30. Theodora, Justinian’s wife and Empress of the Byzantine Empire. From prostitute and actress to arguably the second most powerful person in the world at the time, she saved Justinian’s ass and wasn’t afraid to voice her own opinions.
“When Justinian succeeded to the throne in 527, two years after the marriage, Theodora became Empress of the Eastern Roman Empire. She shared in his plans and political strategies, participated in state councils, and Justinian called her his “partner in my deliberations.” She had her own court, her own official entourage, and her own imperial seal.
Theodora proved herself a worthy and able leader during the Nika riots. There were two rival political factions in the Empire, the Blues and the Greens, who started a riot in January 532 during a chariot race in the hippodrome. The riots stemmed from many grievances, some of which had resulted from Justinian’s and Theodora’s own actions.
The rioters set many public buildings on fire, and proclaimed a new emperor, Hypatius, the nephew of former emperor Anastasius I. Unable to control the mob, Justinian and his officials prepared to flee. At a meeting of the government council, Theodora spoke out against leaving the palace and underlined the significance of someone who died as a ruler instead of living as an exile or in hiding, reportedly saying, “royal purple is the noblest shroud”.
As the emperor and his counsellors were still preparing their project, Theodora interrupted them and claimed :
“My lords, the present occasion is too serious to allow me to follow the convention that a woman should not speak in a man’s council. Those whose interests are threatened by extreme danger should think only of the wisest course of action, not of conventions. In my opinion, flight is not the right course, even if it should bring us to safety. It is impossible for a person, having been born into this world, not to die; but for one who has reigned it is intolerable to be a fugitive. May I never be deprived of this purple robe, and may I never see the day when those who meet me do not call me empress. If you wish to save yourself, my lord, there is no difficulty. We are rich; over there is the sea, and yonder are the ships. Yet reflect for a moment whether, when you have once escaped to a place of security, you would not gladly exchange such safety for death. As for me, I agree with the adage that the royal purple is the noblest shroud.”

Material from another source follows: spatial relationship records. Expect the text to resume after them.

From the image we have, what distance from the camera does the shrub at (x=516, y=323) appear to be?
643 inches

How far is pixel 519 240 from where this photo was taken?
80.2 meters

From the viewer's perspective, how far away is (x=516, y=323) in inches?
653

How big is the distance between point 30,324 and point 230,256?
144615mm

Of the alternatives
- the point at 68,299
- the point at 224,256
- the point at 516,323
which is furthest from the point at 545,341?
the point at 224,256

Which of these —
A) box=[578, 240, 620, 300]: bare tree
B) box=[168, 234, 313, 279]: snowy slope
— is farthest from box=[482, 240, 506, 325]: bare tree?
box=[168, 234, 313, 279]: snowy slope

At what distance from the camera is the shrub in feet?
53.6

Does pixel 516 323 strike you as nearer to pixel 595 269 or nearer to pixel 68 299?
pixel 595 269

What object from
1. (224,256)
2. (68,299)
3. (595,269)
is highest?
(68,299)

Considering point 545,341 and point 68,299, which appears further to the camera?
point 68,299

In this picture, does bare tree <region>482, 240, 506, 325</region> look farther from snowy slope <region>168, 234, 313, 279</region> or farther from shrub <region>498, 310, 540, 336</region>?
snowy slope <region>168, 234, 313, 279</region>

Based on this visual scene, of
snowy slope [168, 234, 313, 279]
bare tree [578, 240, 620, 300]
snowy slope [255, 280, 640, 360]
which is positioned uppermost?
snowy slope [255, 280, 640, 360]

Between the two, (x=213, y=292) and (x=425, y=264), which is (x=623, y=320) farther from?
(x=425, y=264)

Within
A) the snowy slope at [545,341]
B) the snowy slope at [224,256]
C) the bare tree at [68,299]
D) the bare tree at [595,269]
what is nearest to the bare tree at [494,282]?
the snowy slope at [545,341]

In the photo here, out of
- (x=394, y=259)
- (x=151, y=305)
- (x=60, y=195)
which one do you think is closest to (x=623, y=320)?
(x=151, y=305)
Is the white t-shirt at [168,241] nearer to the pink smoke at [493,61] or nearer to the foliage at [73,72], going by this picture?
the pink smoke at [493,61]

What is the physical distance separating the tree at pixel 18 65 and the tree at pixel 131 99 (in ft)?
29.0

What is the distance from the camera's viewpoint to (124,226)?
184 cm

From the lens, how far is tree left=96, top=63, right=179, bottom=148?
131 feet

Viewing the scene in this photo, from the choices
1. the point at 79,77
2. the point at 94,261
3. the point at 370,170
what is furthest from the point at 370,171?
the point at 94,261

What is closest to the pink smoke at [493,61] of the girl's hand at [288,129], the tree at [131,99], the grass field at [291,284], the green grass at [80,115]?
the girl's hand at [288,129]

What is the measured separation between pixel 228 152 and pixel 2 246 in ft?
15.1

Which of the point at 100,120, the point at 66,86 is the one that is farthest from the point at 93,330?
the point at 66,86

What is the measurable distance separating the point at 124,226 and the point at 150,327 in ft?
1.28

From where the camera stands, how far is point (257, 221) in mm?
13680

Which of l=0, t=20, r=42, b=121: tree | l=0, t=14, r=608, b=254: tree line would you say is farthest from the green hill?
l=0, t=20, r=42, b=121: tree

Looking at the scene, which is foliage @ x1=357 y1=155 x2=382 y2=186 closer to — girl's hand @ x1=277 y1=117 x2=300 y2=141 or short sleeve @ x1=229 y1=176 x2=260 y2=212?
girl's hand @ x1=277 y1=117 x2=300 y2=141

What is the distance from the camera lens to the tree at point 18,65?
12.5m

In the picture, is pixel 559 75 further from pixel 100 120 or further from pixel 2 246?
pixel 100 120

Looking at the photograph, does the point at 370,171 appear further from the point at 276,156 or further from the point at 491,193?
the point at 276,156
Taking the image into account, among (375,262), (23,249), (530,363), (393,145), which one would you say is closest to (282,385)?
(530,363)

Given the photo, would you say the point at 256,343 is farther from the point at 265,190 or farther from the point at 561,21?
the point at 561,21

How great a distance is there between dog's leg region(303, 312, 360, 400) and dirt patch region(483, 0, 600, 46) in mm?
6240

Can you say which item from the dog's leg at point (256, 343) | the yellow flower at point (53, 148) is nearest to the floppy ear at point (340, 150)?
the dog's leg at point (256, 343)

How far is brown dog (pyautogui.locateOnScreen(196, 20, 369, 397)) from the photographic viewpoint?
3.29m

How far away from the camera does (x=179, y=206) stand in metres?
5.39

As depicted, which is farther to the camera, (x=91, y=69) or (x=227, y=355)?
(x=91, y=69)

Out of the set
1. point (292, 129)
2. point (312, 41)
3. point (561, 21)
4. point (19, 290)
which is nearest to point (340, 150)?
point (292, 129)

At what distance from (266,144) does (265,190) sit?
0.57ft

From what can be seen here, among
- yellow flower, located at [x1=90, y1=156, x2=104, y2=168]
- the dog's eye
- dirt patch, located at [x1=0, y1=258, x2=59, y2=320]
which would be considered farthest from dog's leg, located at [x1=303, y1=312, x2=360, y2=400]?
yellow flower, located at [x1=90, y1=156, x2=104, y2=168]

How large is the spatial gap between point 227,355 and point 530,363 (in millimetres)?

Her determined speech convinced them all, including Justinian himself, who had been preparing to run. As a result, Justinian ordered his loyal troops, led by the officers, Belisarius and Mundus, to attack the demonstrators in the hippodrome, killing (according to Procopius) over 30,000 rebels. Despite his claims that he was unwillingly named emperor by the mob, Hypatius was also put to death, apparently at Theodora’s insistence. Interpretations that Justinian never forgot that it was Theodora who had saved his throne depend on seeing Procopius’ account as a straightforward report, and not framed to impugn Justinian with the implication that he was more cowardly than his wife.”
Theodora worked against her husband’s support of Chalcedonian Christianity in the ongoing struggle for the predominance of each faction. As a result, she was accused of fostering heresy and thus undermined the unity of Christendom.
In spite of Justinian being Chalcedonian, Theodora founded a Miaphysite monastery in Sykae and provided shelter in the palace for Miaphysite leaders who faced opposition from the majority of Chalcedonian Christians, like Severus and Anthimus. Anthimus had been appointed Patriarch of Constantinople under her influence, and after the excommunication order he was hidden in Theodora’s quarters for twelve years, until her death. When the Chalcedonian Patriarch Ephraim provoked a violent revolt in Antioch, eight Miaphysite bishops were invited to Constantinople and Theodora welcomed them and housed them in the Hormisdas Palace adjoining the Great Palace, which had been Justinian and Theodora’s own dwelling before they became emperor and empress.
Her influence on Justinian was so strong that after her death he worked to bring harmony between the Monophysites and the Chalcedonian Christians in the Empire, and he kept his promise to protect her little community of Monophysite refugees in the Hormisdas Palace. Theodora provided much political support for the ministry of Jacob Baradaeus, and apparently personal friendship as well. Diehl attributes the modern existence of Jacobite Christianity equally to Baradaeus and to Theodora.